- **Given request**
Your task is to transcribe all of the records exactly and leave out the pictures.

[Entries on spatial positioning]
====

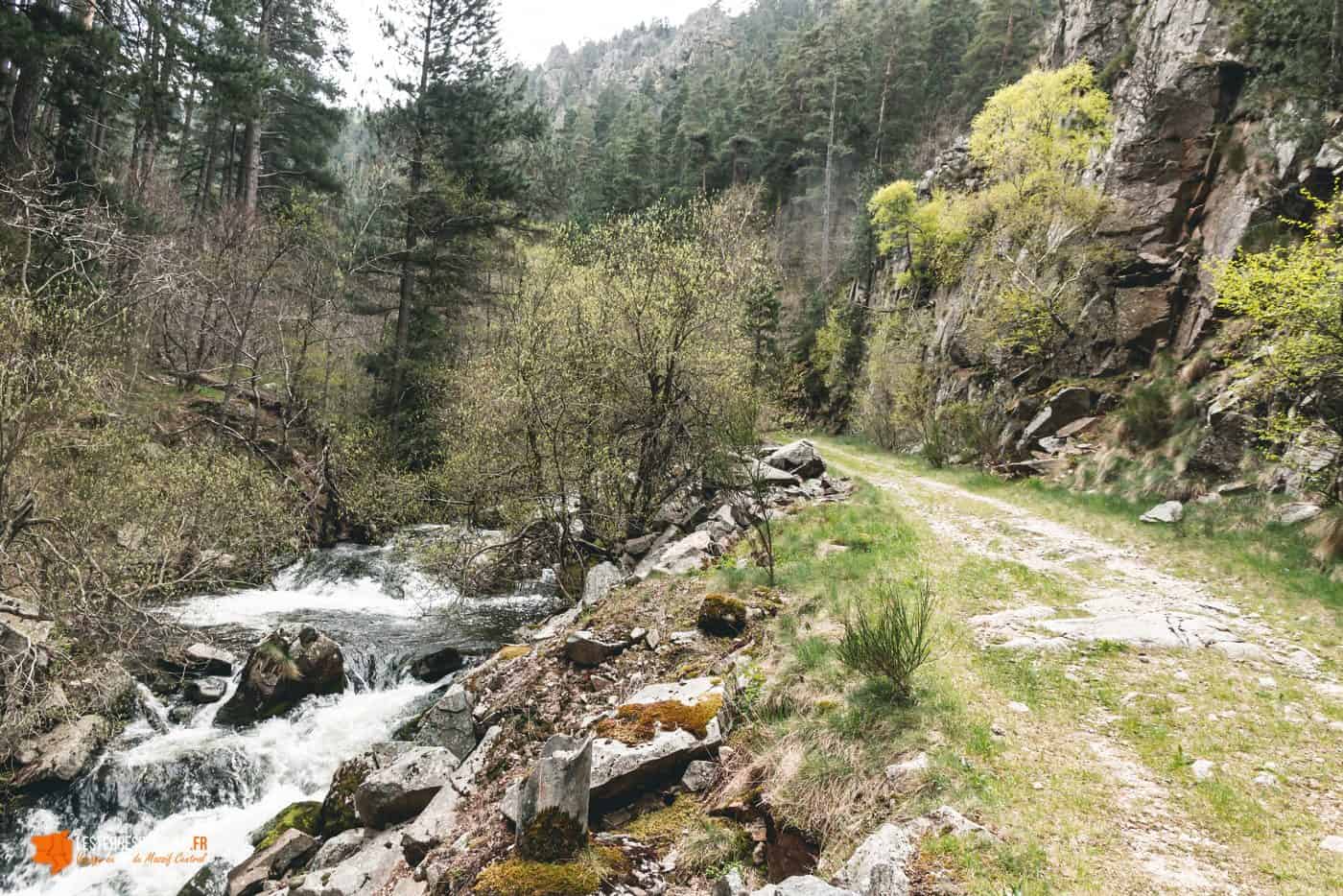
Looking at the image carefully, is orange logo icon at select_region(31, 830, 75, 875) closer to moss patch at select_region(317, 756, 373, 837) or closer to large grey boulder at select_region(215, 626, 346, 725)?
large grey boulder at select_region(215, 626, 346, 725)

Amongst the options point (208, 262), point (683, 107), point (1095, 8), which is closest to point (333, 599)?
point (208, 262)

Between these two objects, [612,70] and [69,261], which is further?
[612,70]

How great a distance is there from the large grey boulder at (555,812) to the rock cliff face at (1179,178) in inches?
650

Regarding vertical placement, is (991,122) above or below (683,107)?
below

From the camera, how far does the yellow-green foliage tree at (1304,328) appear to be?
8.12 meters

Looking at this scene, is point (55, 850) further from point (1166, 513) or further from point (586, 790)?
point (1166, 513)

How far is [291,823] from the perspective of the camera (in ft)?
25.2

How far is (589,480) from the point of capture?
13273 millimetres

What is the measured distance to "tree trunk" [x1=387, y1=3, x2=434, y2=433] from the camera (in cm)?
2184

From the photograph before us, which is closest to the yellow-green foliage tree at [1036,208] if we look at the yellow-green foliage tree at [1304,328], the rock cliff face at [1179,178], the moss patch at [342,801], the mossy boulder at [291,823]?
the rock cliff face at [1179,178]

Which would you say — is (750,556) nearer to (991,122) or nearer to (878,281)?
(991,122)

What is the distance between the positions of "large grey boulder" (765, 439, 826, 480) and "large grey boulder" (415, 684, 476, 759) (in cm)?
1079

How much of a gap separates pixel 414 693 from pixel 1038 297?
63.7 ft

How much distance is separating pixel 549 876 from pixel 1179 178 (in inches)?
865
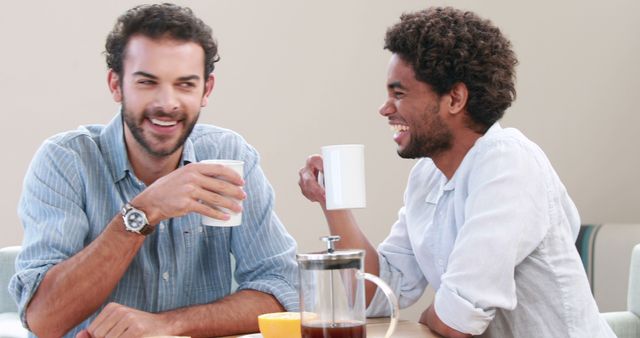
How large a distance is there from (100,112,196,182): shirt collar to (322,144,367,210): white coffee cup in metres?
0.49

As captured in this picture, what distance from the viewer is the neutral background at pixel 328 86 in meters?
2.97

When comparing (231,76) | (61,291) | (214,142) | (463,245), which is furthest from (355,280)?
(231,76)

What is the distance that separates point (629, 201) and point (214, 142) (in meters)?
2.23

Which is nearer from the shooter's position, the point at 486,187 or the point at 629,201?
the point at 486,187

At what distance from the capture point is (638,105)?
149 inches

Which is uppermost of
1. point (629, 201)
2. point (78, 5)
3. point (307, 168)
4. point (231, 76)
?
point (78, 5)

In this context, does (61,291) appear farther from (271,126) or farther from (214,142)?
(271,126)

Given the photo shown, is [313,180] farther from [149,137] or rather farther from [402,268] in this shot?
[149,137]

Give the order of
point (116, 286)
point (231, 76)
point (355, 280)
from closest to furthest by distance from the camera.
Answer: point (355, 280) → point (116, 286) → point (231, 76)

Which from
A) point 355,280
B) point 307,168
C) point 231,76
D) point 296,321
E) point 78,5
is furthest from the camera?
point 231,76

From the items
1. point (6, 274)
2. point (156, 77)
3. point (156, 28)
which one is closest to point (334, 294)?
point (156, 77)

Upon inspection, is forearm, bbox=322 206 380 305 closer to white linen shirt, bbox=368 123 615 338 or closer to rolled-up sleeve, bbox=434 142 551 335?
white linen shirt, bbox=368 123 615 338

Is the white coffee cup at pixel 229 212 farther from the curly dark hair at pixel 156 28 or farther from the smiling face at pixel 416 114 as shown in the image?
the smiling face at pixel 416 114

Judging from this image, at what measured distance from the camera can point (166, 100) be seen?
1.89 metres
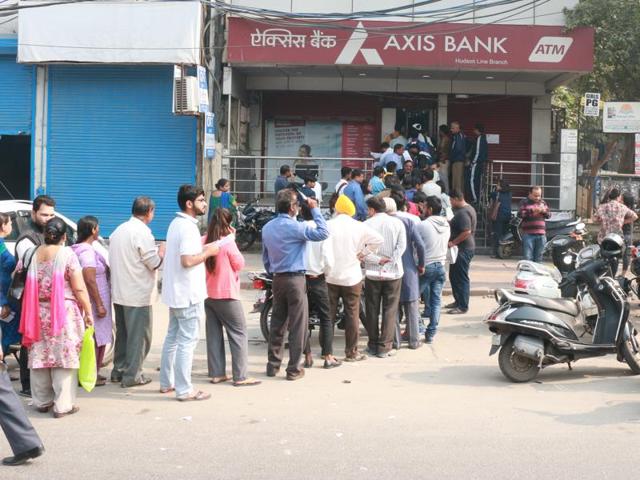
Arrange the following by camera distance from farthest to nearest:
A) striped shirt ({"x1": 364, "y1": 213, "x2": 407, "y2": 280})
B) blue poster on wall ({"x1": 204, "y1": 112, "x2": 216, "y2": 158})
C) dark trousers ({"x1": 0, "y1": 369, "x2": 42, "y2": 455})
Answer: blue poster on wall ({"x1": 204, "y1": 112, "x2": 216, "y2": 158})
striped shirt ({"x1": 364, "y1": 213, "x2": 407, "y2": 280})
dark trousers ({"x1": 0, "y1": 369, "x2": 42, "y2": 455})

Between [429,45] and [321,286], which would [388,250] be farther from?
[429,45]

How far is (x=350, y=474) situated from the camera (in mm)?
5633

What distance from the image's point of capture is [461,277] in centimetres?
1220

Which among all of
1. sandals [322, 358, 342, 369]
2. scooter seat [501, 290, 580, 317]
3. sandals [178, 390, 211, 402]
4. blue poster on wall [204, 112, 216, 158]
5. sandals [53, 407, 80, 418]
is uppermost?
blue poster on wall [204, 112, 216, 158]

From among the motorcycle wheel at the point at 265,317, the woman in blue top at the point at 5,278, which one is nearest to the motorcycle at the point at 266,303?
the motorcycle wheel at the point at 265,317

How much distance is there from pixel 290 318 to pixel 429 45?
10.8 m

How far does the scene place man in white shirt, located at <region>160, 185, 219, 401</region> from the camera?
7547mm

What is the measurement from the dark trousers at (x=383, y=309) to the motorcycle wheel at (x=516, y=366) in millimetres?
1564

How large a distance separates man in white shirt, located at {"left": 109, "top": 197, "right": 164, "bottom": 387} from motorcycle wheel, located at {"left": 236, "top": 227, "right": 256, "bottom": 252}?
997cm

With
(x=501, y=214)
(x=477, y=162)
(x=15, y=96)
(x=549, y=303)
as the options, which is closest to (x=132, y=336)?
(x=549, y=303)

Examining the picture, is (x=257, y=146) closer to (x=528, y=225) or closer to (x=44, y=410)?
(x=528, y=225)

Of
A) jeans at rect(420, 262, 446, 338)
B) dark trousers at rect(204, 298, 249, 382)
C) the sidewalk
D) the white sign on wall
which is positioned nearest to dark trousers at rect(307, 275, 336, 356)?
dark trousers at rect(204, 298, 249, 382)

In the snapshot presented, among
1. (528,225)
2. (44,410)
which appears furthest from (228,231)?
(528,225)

====

- **Written reply**
Looking at the image carefully, is orange logo icon at select_region(31, 830, 75, 875) closer to moss patch at select_region(317, 756, 373, 837) or closer to large grey boulder at select_region(215, 626, 346, 725)?
large grey boulder at select_region(215, 626, 346, 725)

Amongst the options point (208, 262), point (683, 107), point (1095, 8), which is closest to point (333, 599)?
point (208, 262)

Between these two objects, [612,70] and [69,261], which is further?
[612,70]

How great a distance is there from the large grey boulder at (555,812) to the rock cliff face at (1179,178) in inches?
650

Regarding vertical placement, is (991,122) above or below (683,107)?
below

From the camera, how far does the yellow-green foliage tree at (1304,328) appear to be?
8.12 meters

Looking at this scene, is point (55, 850) further from point (1166, 513) or further from point (586, 790)?
point (1166, 513)

How far is [291,823] from the perspective of the camera (in ft)?
25.2

How far is (589,480) from the point of capture?
13273 millimetres

What is the measured distance to "tree trunk" [x1=387, y1=3, x2=434, y2=433] from the camera (in cm)?
2184

From the photograph before us, which is closest to the yellow-green foliage tree at [1036,208] if we look at the yellow-green foliage tree at [1304,328], the rock cliff face at [1179,178], the moss patch at [342,801], the mossy boulder at [291,823]?
the rock cliff face at [1179,178]

Which would you say — is (750,556) nearer to (991,122) or nearer to (878,281)?
(991,122)

What is the distance between the positions of "large grey boulder" (765, 439, 826, 480) and "large grey boulder" (415, 684, 476, 759) (in cm)?
1079

How much of a gap separates pixel 414 693 from pixel 1038 297?
63.7 ft

How much distance is separating pixel 549 876 from pixel 1179 178 (in inches)?
865
How large a distance is there from (100,112,196,182): shirt collar to (322,144,367,210): white coffee cup in metres?
0.49

As captured in this picture, what distance from the viewer is the neutral background at pixel 328 86 in meters?
2.97

When comparing (231,76) | (61,291) | (214,142) | (463,245), which is furthest from (355,280)?
(231,76)

What is the distance that separates point (629, 201) and point (214, 142) (in meters)?
2.23

Which is nearer from the shooter's position, the point at 486,187 or the point at 629,201?
the point at 486,187

At what distance from the capture point is (638,105)?
149 inches

Which is uppermost of
1. point (629, 201)
2. point (78, 5)
3. point (307, 168)
4. point (231, 76)
?
point (78, 5)

In this context, does (61,291) appear farther from (271,126) or farther from (214,142)?
(271,126)

Given the photo shown, is [313,180] farther from [149,137] or rather farther from [402,268] in this shot?
[149,137]

Give the order of
point (116, 286)
point (231, 76)
point (355, 280)
from closest to furthest by distance from the camera.
Answer: point (355, 280) → point (116, 286) → point (231, 76)

Which from
A) point 355,280
B) point 307,168
C) point 231,76
D) point 296,321
E) point 78,5
is furthest from the camera?
point 231,76

From the items
1. point (6, 274)
2. point (156, 77)
3. point (156, 28)
which one is closest to point (334, 294)?
point (156, 77)

Upon inspection, is forearm, bbox=322 206 380 305 closer to white linen shirt, bbox=368 123 615 338 or closer to rolled-up sleeve, bbox=434 142 551 335?
white linen shirt, bbox=368 123 615 338

Is the white coffee cup at pixel 229 212 farther from the curly dark hair at pixel 156 28 or farther from the smiling face at pixel 416 114 as shown in the image?
the smiling face at pixel 416 114

Judging from this image, at what measured distance from the camera can point (166, 100) be seen?
1.89 metres
Arrange the following by camera distance from farthest to nearest:
A) striped shirt ({"x1": 364, "y1": 213, "x2": 407, "y2": 280})
B) blue poster on wall ({"x1": 204, "y1": 112, "x2": 216, "y2": 158})
C) dark trousers ({"x1": 0, "y1": 369, "x2": 42, "y2": 455})
Answer: blue poster on wall ({"x1": 204, "y1": 112, "x2": 216, "y2": 158})
striped shirt ({"x1": 364, "y1": 213, "x2": 407, "y2": 280})
dark trousers ({"x1": 0, "y1": 369, "x2": 42, "y2": 455})

Between [429,45] and [321,286], which would [388,250] be farther from?
[429,45]

How far is (x=350, y=474) situated from the camera (in mm)?
5633

What distance from the image's point of capture is [461,277] in centimetres?
1220

Which among all of
1. sandals [322, 358, 342, 369]
2. scooter seat [501, 290, 580, 317]
3. sandals [178, 390, 211, 402]
4. blue poster on wall [204, 112, 216, 158]
5. sandals [53, 407, 80, 418]
is uppermost?
blue poster on wall [204, 112, 216, 158]

From among the motorcycle wheel at the point at 265,317, the woman in blue top at the point at 5,278, which one is nearest to the motorcycle at the point at 266,303?
the motorcycle wheel at the point at 265,317

How much distance is there from pixel 290 318 to pixel 429 45?
10.8 m

How far does the scene place man in white shirt, located at <region>160, 185, 219, 401</region> from the camera?
7547mm

What is the measurement from the dark trousers at (x=383, y=309) to the motorcycle wheel at (x=516, y=366) in millimetres?
1564

How large a distance separates man in white shirt, located at {"left": 109, "top": 197, "right": 164, "bottom": 387} from motorcycle wheel, located at {"left": 236, "top": 227, "right": 256, "bottom": 252}?
997cm

With
(x=501, y=214)
(x=477, y=162)
(x=15, y=96)
(x=549, y=303)
as the options, which is closest to (x=132, y=336)?
(x=549, y=303)

Examining the picture, is (x=257, y=146) closer to (x=528, y=225) or closer to (x=44, y=410)?
(x=528, y=225)

Of
A) jeans at rect(420, 262, 446, 338)
B) dark trousers at rect(204, 298, 249, 382)
C) the sidewalk
D) the white sign on wall
which is positioned nearest to dark trousers at rect(307, 275, 336, 356)?
dark trousers at rect(204, 298, 249, 382)

In the snapshot presented, among
1. (528,225)
2. (44,410)
which appears furthest from (228,231)?
(528,225)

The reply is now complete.